Not a memorable winter in Chile either with bases, like Argentina, rather thin at most areas following little natural snowfall. There was one reasonable dump in the latter half of August that brought about a foot of snow to Nevados de Chillan in the south of the country (which had widespread media coverage earlier in the month as a volcano erupted nearby whilst skiers kept skiing and lifts kept running) but only a few flakes landed further north. Portillo, for example, has only a 20-45cm base, and at Valle Nevado it's a little better, 60 – 110cm. After that snowfall Nevados de Chillan has the deepest base at 125cm however.
Things were fairly normal in Austria until the last weekend of August which saw a big snowfall. The two glaciers already open for 18-19, Hintertux (75cm base) and Molltal (90cm base) reported 30cm and 50cm snowfalls respectively, giving powder days in the last week of summer. September will see five more Austrian glaciers open for their 18-19 seasons, probably, meaning that more than half of the ski areas open in the northern hemisphere will be in Austria by the end of the month.
The Pitztal and Kaunertal glaciers have planned opening dates of 15th and 29th September but the Dachstein, Stubai, Solden and Kitzsteinhorn glaciers are also expected to open during the month when conditions are right.
With the end of the summer ski season at Les 2 Alpes on the last Sunday of August there are currently no ski resorts in France open. Tignes expects to re-open on the last weekend of the month however.
Italian ski areas above about 1500 metres also saw a lot of snow over the last weekend of August, with film and pictures of heavy snow in the Dolomites appearing on social media. There are currently just two ski areas open in Italy and there'll be two still at the end of the month, but one will be different to one of the areas now open!
Things are looking good at Passo Stelvio (which had to close for lack of snow in August last year); it got 9cm of snow on that late August weekend and another 12cm on Sept 1st. Passo Stevio will be open through to October but access to Zermatt's glacier skiing from Cervinia will close after the second weekend of the month. However a third Italian glacier area, Val Senales, is due to open for its 18-19 season the following weekend (15th).

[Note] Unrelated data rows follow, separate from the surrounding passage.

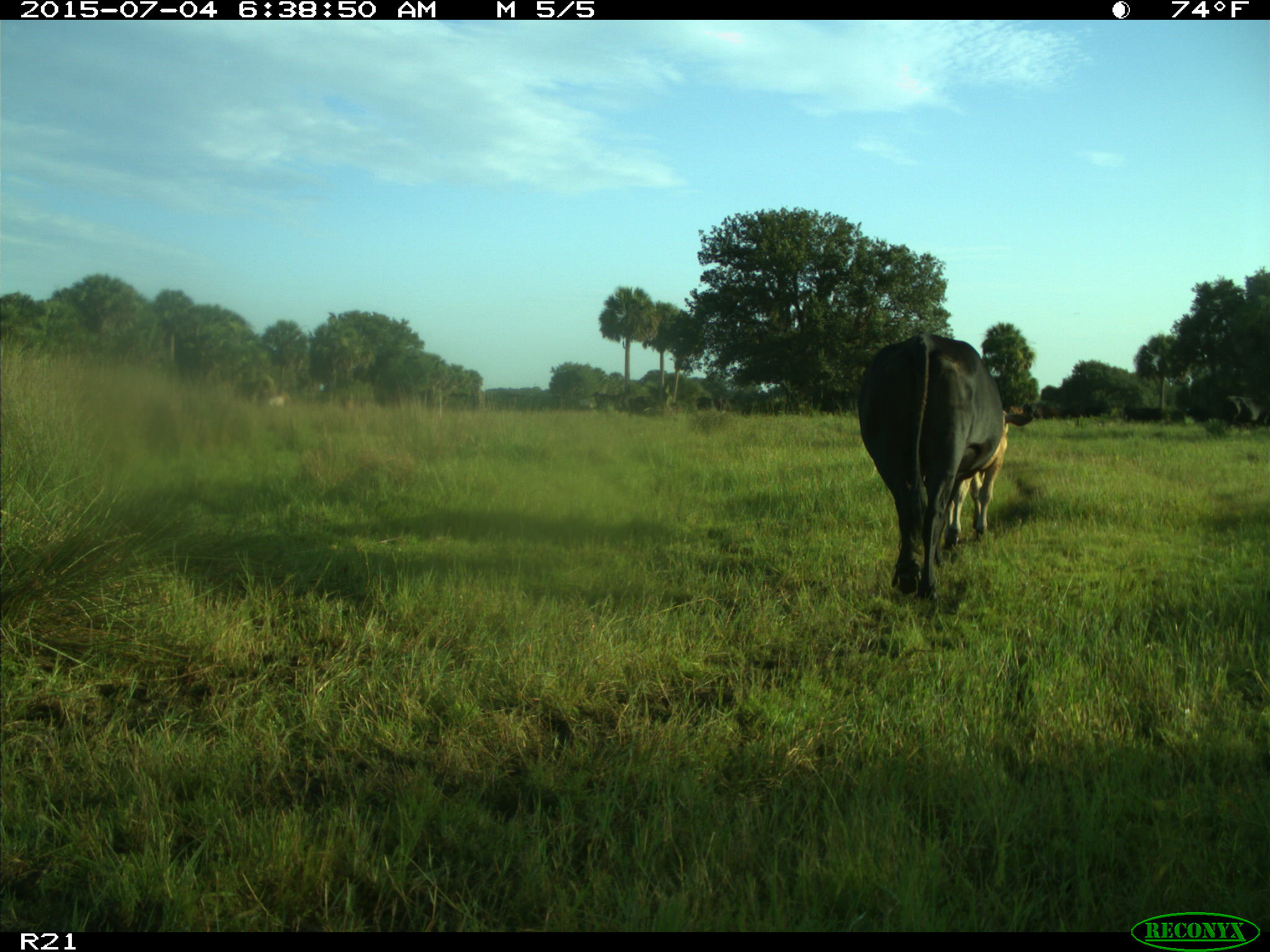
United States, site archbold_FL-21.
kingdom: Animalia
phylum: Chordata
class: Mammalia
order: Artiodactyla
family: Bovidae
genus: Bos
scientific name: Bos taurus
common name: domestic cow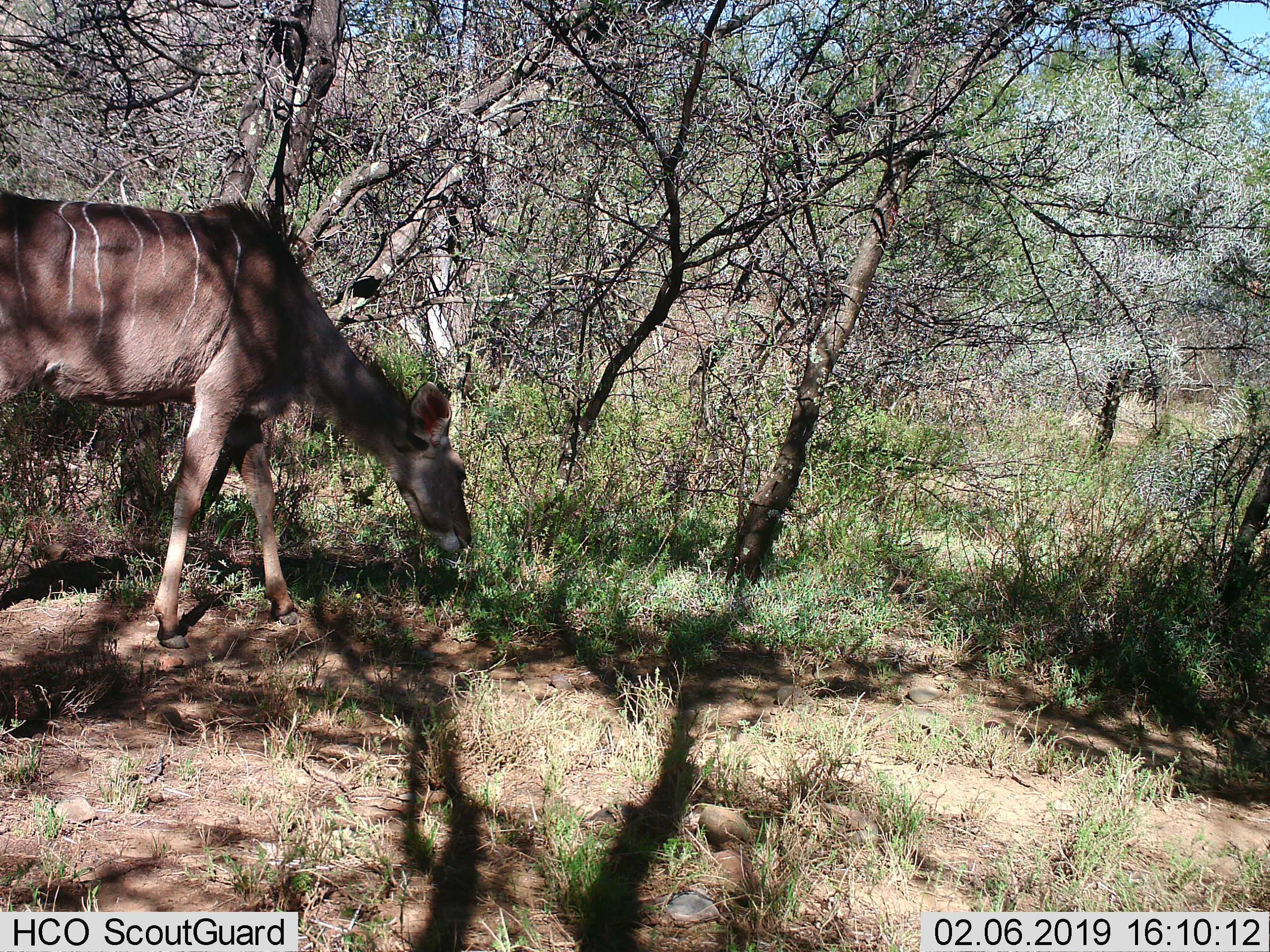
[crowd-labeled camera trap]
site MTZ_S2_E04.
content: unidentified animal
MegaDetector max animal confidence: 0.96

Europe's highest ski slopes at Zermatt will soon be accessible by the spectacular new 3S gondola which is scheduled to open there at the end of this month after three years under construction. It and neighbouring Saas fee are currently the only two areas open in Switzerland and look set to remain the only two through September too.

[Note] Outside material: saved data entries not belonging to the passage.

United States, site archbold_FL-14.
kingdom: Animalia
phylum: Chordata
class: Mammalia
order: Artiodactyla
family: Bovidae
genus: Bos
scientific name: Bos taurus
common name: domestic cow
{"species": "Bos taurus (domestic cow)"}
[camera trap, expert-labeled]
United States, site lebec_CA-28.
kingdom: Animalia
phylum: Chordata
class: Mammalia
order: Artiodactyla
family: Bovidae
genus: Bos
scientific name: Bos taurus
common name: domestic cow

Only the Fonna (Folgefonn) summer ski glacier in Norway is currently open (through to the end of the month), and reports a two metre base. Other areas like Ruka in Finland are due to start opening from early October for their long 2018-19 ski seasons (it uses snow farming to preserve snow from the previous season to re-use in the early autumn).
It's a quiet time of year in north America with only the Timberline snowfield on Mt Hood in Oregon currently open, but usually closing for a few weeks of annual lift maintenance in September. It all kicks off next month when there'll be the annual contest to be first to open – Arapahoe Basin in Colorado, one of the world's highest ski areas, is usually a good bet. However the first resort to post images of fresh snow – last Monday August 27th – was Jackson Hole.